▶ **REQUIREMENTS**
Give back the line where "What distance from the lens" appears and all the lines after it until the listing ends, unchanged and with nothing else.

Entries from a dataset:
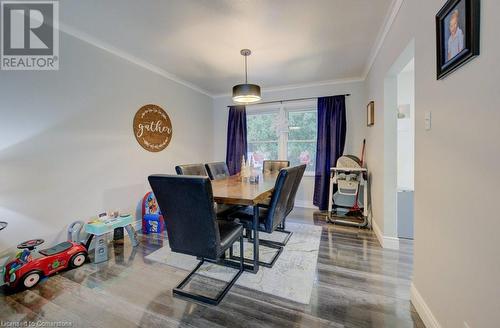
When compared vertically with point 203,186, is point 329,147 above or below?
above

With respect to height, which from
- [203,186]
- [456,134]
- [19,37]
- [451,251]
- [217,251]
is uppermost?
[19,37]

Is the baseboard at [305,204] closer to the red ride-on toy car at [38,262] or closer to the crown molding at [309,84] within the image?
the crown molding at [309,84]

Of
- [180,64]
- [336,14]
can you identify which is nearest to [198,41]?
[180,64]

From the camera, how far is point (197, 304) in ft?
5.41

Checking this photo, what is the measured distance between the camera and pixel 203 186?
136 cm

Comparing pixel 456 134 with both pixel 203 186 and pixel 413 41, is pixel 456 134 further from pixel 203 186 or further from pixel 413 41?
pixel 203 186

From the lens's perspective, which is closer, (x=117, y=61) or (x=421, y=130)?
(x=421, y=130)

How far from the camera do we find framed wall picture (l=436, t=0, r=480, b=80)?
950 mm

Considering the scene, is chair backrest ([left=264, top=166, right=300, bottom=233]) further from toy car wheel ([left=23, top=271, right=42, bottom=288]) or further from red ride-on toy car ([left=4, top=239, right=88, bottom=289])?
toy car wheel ([left=23, top=271, right=42, bottom=288])

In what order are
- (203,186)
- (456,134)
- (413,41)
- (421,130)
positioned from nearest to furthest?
(456,134), (203,186), (421,130), (413,41)

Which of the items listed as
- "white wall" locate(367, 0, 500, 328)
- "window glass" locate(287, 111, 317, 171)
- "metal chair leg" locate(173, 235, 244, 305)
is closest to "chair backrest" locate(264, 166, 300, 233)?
"metal chair leg" locate(173, 235, 244, 305)

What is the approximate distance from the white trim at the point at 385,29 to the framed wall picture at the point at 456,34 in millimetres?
937

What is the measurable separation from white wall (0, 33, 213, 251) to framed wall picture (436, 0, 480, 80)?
131 inches

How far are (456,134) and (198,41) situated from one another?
2.64m
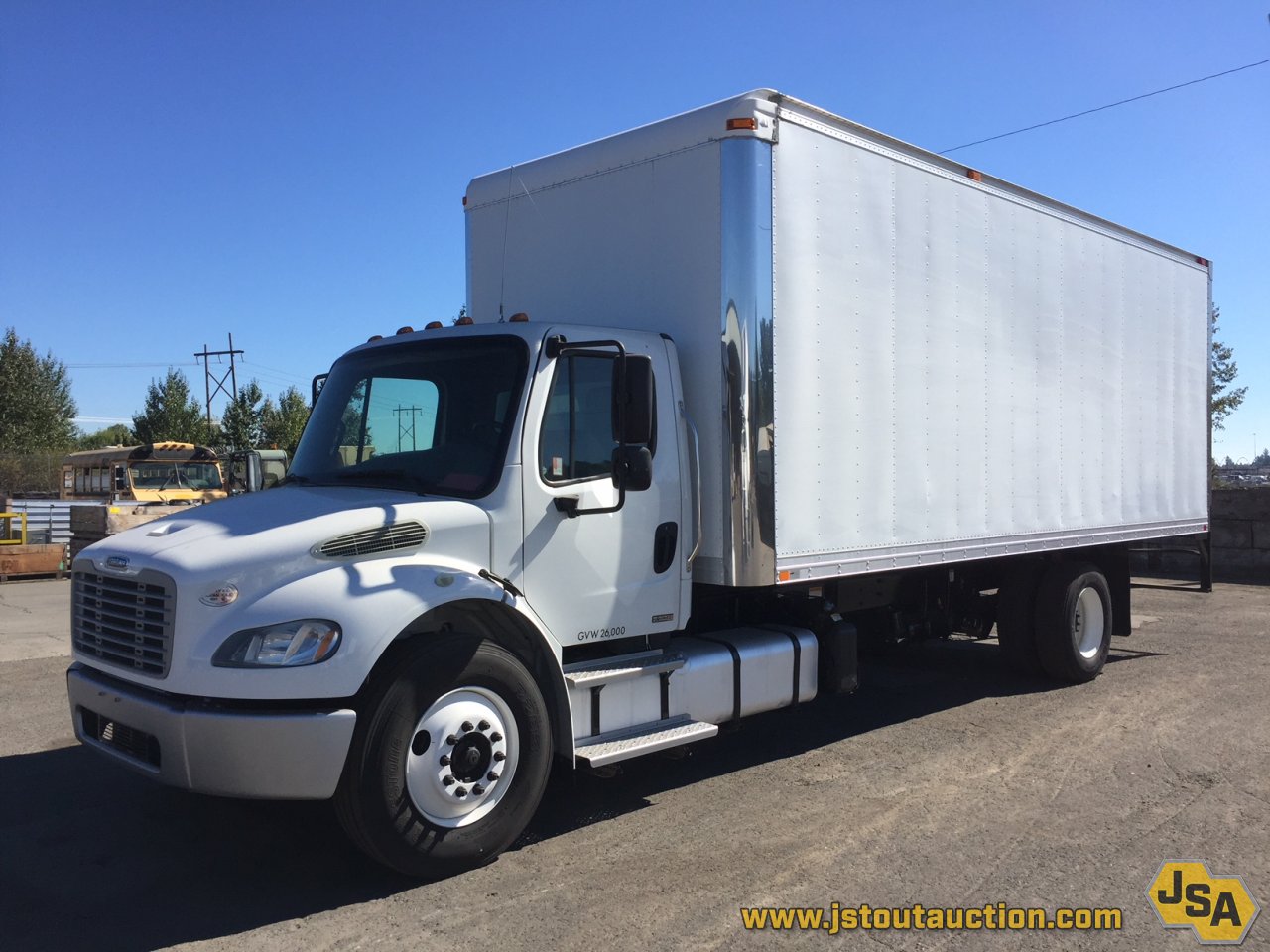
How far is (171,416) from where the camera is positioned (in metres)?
50.2

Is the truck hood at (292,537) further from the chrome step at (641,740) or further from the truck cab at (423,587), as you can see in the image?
the chrome step at (641,740)

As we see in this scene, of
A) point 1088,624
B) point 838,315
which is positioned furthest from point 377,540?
point 1088,624

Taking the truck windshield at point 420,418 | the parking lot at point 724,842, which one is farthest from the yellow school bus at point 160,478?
the truck windshield at point 420,418

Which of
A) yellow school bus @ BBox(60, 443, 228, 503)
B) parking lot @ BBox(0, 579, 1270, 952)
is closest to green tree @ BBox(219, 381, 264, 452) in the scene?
yellow school bus @ BBox(60, 443, 228, 503)

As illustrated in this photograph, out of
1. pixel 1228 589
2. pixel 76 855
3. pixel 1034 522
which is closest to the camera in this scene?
pixel 76 855

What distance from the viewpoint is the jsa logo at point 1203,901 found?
4.02 metres

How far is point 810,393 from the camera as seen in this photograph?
5883 millimetres

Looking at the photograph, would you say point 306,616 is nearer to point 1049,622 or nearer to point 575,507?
point 575,507

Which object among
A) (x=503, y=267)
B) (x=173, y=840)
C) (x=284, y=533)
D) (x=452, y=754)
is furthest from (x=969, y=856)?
(x=503, y=267)

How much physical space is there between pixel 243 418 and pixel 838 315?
163ft

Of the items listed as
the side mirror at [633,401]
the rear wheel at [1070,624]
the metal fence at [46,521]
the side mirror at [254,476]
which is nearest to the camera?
the side mirror at [633,401]

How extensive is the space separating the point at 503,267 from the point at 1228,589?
13687 mm

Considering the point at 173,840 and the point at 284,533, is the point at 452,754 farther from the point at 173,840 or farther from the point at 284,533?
the point at 173,840

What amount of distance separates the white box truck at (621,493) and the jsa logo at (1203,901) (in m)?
2.22
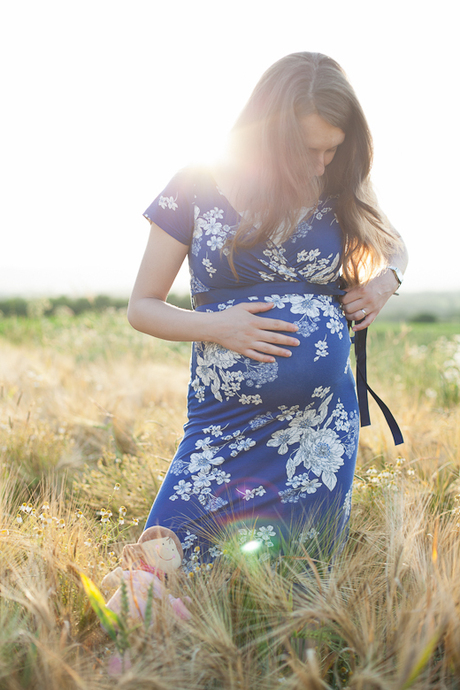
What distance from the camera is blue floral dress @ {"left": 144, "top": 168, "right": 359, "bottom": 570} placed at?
6.10ft

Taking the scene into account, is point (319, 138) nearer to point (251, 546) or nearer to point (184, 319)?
point (184, 319)

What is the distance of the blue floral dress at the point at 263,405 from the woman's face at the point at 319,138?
202 millimetres

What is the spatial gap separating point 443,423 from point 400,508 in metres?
1.72

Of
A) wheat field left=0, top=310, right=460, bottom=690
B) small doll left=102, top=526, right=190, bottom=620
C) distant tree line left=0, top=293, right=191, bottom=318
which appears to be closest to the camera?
wheat field left=0, top=310, right=460, bottom=690

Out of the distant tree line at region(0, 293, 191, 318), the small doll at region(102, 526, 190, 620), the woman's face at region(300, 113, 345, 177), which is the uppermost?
the woman's face at region(300, 113, 345, 177)

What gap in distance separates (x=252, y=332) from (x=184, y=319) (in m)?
0.28

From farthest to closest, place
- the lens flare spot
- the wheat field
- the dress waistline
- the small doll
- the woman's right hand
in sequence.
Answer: the dress waistline
the woman's right hand
the lens flare spot
the small doll
the wheat field

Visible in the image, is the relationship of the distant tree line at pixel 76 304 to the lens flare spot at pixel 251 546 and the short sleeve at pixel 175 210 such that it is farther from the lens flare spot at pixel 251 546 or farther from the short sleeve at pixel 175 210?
the lens flare spot at pixel 251 546

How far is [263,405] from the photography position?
1.90 m

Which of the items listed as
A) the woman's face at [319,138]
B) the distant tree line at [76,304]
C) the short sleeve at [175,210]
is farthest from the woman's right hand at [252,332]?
the distant tree line at [76,304]

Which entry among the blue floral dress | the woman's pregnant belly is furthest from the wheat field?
the woman's pregnant belly

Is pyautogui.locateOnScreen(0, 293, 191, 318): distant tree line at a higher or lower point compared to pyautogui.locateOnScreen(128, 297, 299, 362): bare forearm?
lower

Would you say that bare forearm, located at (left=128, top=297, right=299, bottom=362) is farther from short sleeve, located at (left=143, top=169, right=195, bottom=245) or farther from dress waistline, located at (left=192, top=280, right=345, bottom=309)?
short sleeve, located at (left=143, top=169, right=195, bottom=245)

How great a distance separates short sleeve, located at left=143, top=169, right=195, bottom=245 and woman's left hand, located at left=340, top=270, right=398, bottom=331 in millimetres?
762
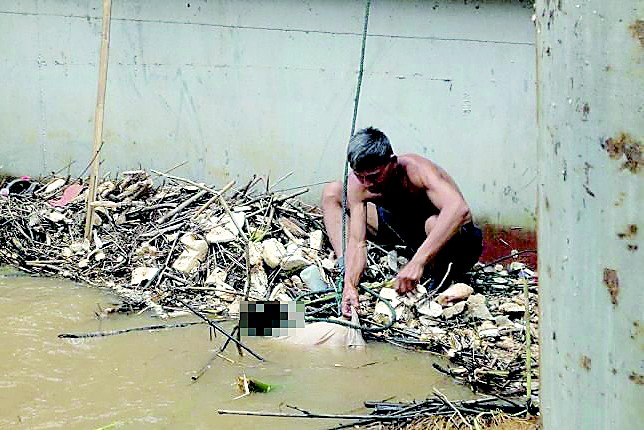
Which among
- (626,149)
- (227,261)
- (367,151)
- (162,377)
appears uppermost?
(626,149)

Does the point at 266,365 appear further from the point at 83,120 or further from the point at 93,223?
the point at 83,120

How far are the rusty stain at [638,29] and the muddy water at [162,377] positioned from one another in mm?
2902

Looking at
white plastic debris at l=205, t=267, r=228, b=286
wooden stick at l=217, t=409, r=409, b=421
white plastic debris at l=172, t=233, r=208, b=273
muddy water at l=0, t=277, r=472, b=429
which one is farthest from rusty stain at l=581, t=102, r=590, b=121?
white plastic debris at l=172, t=233, r=208, b=273

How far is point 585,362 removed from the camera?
27.9 inches

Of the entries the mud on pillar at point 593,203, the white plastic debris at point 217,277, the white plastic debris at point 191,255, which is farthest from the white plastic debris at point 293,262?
the mud on pillar at point 593,203

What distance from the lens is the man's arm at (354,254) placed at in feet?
14.9

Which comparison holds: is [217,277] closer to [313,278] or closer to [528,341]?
[313,278]

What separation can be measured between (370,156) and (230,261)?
114 centimetres

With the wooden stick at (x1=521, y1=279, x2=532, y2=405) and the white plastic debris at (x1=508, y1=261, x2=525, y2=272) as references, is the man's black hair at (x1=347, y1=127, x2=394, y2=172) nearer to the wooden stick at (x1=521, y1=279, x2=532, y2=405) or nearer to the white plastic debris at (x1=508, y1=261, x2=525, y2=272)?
the white plastic debris at (x1=508, y1=261, x2=525, y2=272)

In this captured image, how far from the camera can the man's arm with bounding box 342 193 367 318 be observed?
4537 millimetres

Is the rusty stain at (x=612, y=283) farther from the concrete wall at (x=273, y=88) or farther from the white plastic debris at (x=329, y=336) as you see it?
the concrete wall at (x=273, y=88)

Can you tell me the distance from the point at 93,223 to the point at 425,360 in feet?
8.35

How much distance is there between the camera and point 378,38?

▶ **FINAL RESULT**
What distance from the lens is the man's arm at (354,254) placed at in feet?
14.9

Which comparison holds: is [217,277] closer to [313,278] or closer to [528,341]?
[313,278]

What separation can be measured between (370,156) and (230,261)?
114 centimetres

With the wooden stick at (x1=521, y1=279, x2=532, y2=405) and the white plastic debris at (x1=508, y1=261, x2=525, y2=272) as references, is the man's black hair at (x1=347, y1=127, x2=394, y2=172) nearer to the wooden stick at (x1=521, y1=279, x2=532, y2=405) or nearer to the white plastic debris at (x1=508, y1=261, x2=525, y2=272)?
the white plastic debris at (x1=508, y1=261, x2=525, y2=272)

In this captured image, how far from the camera can the man's arm with bounding box 342 193 367 318 be observed?
4537 millimetres

Is the rusty stain at (x=612, y=283) farther from the concrete wall at (x=273, y=88) or farther from the white plastic debris at (x=329, y=336) as you see it?
the concrete wall at (x=273, y=88)

Can you tell me the distance from the point at 93,223 to the point at 425,360 in feet?
8.35

How much distance is there between the camera and point 378,38?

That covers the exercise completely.